The MBA Purchase Application Payment Index shows affordability is problematic, with home prices outstripping consumer income. “It’s creating a dilemma for potential home buyers, who are weighing Door Number One—whether to take on the added costs of homeownership—or Door Number Two—to continue renting in a market where rents are also going up aggressively.”
“Housing affordability is clearly worse than it has been in many decades,” said Seth Carpenter, Managing Director and Chief Global Economist with Morgan Stanley, New York. “A key part of our forecast is a sharp decrease in housing activity. Monetary policy always—always—has an effect on housing. The Fed’s decision to reduce its holdings of mortgage-backed securities will have effects on the housing market.”
MBA has also noted an increase in adjustable-rate mortgages—now nearly 11 percent of the market. “The ARM market is entirely different now,” he said. “These are standard ARM products that are based on post-Dodd-Frank, post-Great Recession reforms.”
And preliminary data from an upcoming MBA Loan Performance Report shows margins continue to compress, with just 5 basis points in profit projected for the first quarter. “We’re at an all-time high for originating costs,” Fratantoni said. “A lot of lenders are starting to right-size their operations and cut costs wherever they can.”
Cost to service loans also show increases. “As servicers help consumer exiting forbearance, servicing costs are increasing, and we expect them to continue to increase,” Fratantoni said.
Carpenter said the economy continues to show signs of decelerating. “The U.S. economy is going to grow at about half the rate this year it did in past years,” he said. “The other thing to keep in mind is that growth is being heavily influenced by regrowth in inventories. If we get the deceleration in home sales that we are expecting, then it could also result in a drop in durable goods purchases, which could further decelerate the economy.”
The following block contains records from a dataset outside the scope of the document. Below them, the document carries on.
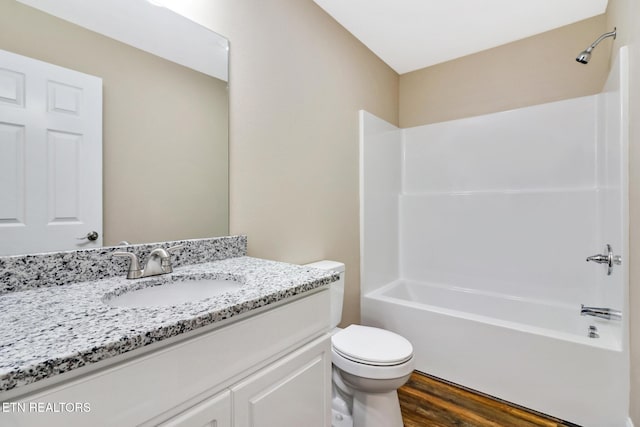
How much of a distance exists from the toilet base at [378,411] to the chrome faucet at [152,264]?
1.14 m

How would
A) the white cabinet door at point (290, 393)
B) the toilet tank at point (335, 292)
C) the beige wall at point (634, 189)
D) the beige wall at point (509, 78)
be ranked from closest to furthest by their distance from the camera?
1. the white cabinet door at point (290, 393)
2. the beige wall at point (634, 189)
3. the toilet tank at point (335, 292)
4. the beige wall at point (509, 78)

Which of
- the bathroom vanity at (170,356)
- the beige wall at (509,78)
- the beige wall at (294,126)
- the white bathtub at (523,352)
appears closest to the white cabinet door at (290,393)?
the bathroom vanity at (170,356)

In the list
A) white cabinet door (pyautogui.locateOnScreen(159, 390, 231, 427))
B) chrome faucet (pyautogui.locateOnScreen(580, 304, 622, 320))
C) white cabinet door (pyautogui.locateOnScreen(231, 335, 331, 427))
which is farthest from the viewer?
chrome faucet (pyautogui.locateOnScreen(580, 304, 622, 320))

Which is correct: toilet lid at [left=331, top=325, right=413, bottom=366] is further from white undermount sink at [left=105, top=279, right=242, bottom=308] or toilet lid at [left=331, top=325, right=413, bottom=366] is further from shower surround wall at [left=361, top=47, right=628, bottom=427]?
white undermount sink at [left=105, top=279, right=242, bottom=308]

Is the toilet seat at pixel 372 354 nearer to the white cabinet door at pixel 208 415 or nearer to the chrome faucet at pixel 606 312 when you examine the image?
the white cabinet door at pixel 208 415

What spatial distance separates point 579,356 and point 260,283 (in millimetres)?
1784

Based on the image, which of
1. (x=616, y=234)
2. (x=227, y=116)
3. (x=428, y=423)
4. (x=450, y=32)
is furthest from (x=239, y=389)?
(x=450, y=32)

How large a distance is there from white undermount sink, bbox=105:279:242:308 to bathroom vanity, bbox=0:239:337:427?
0.10 feet

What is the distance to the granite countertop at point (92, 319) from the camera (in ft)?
1.55

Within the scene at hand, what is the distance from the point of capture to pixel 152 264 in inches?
41.0

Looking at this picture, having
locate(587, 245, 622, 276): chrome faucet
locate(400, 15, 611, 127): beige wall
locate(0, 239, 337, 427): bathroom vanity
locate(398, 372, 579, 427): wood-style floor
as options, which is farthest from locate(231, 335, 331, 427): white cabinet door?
locate(400, 15, 611, 127): beige wall

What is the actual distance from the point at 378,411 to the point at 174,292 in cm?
114

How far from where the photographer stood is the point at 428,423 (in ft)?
5.24

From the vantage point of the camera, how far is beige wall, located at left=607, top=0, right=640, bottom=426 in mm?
1277
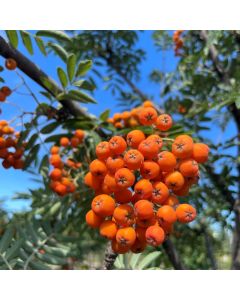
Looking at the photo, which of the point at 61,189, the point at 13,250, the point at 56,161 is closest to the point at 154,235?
the point at 13,250

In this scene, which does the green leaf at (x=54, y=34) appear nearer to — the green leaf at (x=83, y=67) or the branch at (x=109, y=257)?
the green leaf at (x=83, y=67)

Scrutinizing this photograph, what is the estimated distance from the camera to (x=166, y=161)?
1003 mm

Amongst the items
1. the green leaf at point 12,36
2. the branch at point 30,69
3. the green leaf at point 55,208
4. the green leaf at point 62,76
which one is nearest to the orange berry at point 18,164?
the green leaf at point 55,208

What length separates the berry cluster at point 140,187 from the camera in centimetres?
96

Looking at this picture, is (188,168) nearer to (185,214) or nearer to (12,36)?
(185,214)

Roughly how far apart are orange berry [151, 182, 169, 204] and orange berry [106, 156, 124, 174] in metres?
0.12

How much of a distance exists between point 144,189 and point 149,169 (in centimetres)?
7

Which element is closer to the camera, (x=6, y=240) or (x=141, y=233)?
(x=141, y=233)

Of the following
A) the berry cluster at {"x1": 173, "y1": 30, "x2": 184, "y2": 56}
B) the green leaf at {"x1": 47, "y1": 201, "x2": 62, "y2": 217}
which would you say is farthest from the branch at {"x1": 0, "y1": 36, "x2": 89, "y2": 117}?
the berry cluster at {"x1": 173, "y1": 30, "x2": 184, "y2": 56}

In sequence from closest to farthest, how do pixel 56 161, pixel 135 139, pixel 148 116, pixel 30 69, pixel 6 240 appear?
pixel 135 139, pixel 148 116, pixel 6 240, pixel 30 69, pixel 56 161

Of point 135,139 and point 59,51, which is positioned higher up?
point 59,51

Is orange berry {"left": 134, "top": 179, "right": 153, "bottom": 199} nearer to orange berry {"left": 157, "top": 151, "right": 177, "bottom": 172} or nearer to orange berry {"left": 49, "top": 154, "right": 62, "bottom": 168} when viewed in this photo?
orange berry {"left": 157, "top": 151, "right": 177, "bottom": 172}
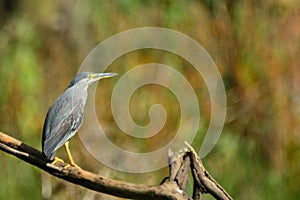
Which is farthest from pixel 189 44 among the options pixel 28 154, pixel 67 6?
pixel 67 6

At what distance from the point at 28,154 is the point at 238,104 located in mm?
1300

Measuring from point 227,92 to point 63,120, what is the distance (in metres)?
1.11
The issue right now, Carpenter said—echoed by New York Fed President & CEO John Williams earlier at the Conference—is that there is too much demand for services that are not available. “Demand has to come back to normal levels,” he said.
Despite this volatility, Carpenter said, a recession is not likely to happen. “The market is not the economy, and the economy is not the market,” he said. “Fed Chairman [Jerome] Powell says he wants the Fed to be nimble in its approach. He wants to curb inflation and he wants to manage employment; and if the markets overreact, he wants to be nimble enough to adjust. I don’t know that we’ll have a soft landing; it will likely be more of a bumpy landing. But I think it will have the effect of avoiding a recession.”
The Fed’s focus—rightly, Carpenter said—is on inflation. “Inflation is too high, which is why we are seeing the Fed aggressively raise interest rates,” he said. “It looks like we are not going to get back to the pre-COVID trend line, but what the Fed can do is rein in demand to tighten the economy.
Carpenter said he expects inflation to slow in coming quarters. And he expects the Federal Open Market Committee to continue to aggressively raise interest rates over the next year, to around 3.75 percent by the end of next year.
“Housing affordability is clearly worse than it has been in many decades,” he said. “A key part of our forecast is a sharp decrease in housing activity. Monetary policy always—always—has an effect on housing. The Fed’s decision to reduce its holdings of mortgage-backed securities will have effects on the housing market.”